"Sem norte." Montenegro acusa Costa de "insensibilidade social" e promete "encarreirar" o Governo

Montenegro diz que "a divisão" no Governo contrasta com "a motivação e mobilização" do PSD.

No primeiro Conselho Nacional como líder do PSD, Luís Montenegro definiu dois caminhos na política nacional: por um lado, um "Governo dividido, confuso e sem norte", mas com um PSD "motivado, alegre e mobilizado". Com um discurso centrado nos "constrangimentos", que marcam os seis meses do Governo, o líder social-democrata acusa António Costa de "insensibilidade social".

O discurso que deu o pontapé de saída à reunião máxima entre congressos foi aberto à comunicação social, antes da discussão dentro de portas, com Luís Montenegro a passar em revista várias polémicas. Da demissão de Marta Temido, à quase contratação de Sérgio Figueiredo por Fernando Medina, o líder do PSD "deixou o pior para o fim".

"O Governo está sem norte, está a usar e a abusar da maioria que o povo concedeu ao Partido Socialista. E, mais importante, o país e as pessoas estão a empobrecer", atirou.

Um dos exemplos definidos por Luís Montenegro é a polémica com as pensões, acusando o Governo de "um corte de mil milhões de euros", no que pareceu uma terceira ronda do debate parlamentar, que colocou António Costa a responder às questões e acusações dos deputados.

Montenegro acusa o primeiro-ministro de "jogos de palavras" para fugir ao corte que o "Governo vai implementar em 2024". O Executivo vai dar um bónus de meia pensão em outubro, para combater a inflação, reduzido o aumento previsto da reforma para 2023.

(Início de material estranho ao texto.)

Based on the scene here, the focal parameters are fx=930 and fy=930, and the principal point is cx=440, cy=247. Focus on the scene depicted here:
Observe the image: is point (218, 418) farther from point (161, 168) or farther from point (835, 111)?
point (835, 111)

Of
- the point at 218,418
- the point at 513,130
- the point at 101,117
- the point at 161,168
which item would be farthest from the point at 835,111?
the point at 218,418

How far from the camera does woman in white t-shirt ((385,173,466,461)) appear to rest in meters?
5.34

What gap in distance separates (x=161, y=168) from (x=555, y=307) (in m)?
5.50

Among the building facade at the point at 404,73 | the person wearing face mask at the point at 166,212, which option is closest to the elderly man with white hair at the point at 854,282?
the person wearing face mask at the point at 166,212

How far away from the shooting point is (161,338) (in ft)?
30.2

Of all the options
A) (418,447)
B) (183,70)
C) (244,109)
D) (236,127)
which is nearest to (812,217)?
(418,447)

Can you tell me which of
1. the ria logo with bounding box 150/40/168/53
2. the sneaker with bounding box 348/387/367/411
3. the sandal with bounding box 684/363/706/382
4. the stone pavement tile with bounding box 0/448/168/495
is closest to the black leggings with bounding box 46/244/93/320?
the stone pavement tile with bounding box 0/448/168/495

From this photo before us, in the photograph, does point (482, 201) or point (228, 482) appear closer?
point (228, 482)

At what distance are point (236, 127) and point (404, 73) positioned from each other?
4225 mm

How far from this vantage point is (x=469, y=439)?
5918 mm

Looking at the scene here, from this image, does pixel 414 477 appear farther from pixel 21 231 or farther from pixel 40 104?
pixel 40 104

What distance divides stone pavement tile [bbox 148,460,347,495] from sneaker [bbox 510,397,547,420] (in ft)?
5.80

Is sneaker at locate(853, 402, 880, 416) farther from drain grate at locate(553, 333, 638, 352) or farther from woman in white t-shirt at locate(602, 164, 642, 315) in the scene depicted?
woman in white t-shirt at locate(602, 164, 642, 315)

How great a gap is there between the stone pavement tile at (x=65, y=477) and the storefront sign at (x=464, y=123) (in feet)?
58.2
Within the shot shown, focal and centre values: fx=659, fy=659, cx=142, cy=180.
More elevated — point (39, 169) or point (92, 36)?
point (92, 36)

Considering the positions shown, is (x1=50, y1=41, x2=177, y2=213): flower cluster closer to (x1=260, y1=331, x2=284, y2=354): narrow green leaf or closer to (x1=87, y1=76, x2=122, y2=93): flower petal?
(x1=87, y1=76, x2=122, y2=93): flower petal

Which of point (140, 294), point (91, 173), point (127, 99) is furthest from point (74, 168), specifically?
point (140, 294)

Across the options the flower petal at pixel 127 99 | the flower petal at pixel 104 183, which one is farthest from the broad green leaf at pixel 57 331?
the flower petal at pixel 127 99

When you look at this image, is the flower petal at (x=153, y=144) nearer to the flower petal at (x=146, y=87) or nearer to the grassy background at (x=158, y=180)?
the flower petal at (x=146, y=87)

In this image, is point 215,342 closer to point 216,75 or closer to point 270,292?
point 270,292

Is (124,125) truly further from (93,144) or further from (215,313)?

"O primeiro-ministro pode fazer os jogos de palavras que quiser. Não está em causa as pensões subirem de valor de 2022 para 2023 ou de 2023 para 2024. O que está em causa é que o valor do aumento em 2023 tem menos mil milhões de euros", afirmou.

Luís Montenegro acrescenta que "o valor em 2023, 2024, 2025" ou "até ao fim das vidas dos pensionistas" terá um "corte de mil milhões de euros". "Ponto final", atirou.

Com "tantas habilidades", Montenegro diz que António Costa acaba "por se atrapalhar" nas próprias palavras, acusando o primeiro-ministro e os socialistas "de insensibilidade social".

"Se é um suplemento extraordinário, o primeiro-ministro e o Governo perderam mesmo a noção de sensibilidade de justiça social: o que estão a fazer é dar 2.500 euros a quem ganha cinco mil euros de pensão, dois mil a quem ganha quatro mil e é dar 200 a quem ganha 400 ou 150 a quem ganha 300. Isto é intolerável numa política socialista ou social-democrata", acusou.

Sobre aeroporto, o líder do maior partido da oposição diz que o PSD sentou-se à mesa com o Governo "a bem do interesse nacional", até porque, em sete anos, "não havia metodologia, nem plano estratégico" para a futura infraestrutura.

E, na reta final do discurso, de 45 minutos, Luís Montenegro prometeu, "sempre que for necessário", colocar os interesses nacionais à frente do partido.

"Quando for preciso encarreirar para fazer, estaremos cá, mas é para fazer bem, a bem de Portugal", garantiu.

Já "nos próximos dias ou semanas", o PSD vai apresentar propostas para o Orçamento do Estado, que é entregue pelo Governo, na Assembleia da República, a 10 de outubro.

A reunião acontece após a direção apelar ao voto no candidato do Chega a vice-presidente da Assembleia da República, o que causou desconforto em parte da bancada do PSD. Carlos Moedas, primeiro conselheiro da lista de Montenegro, falha a primeira reunião do partido, por se encontrar fora de Portugal, a desempenhar funções como presidente da câmara de Lisboa.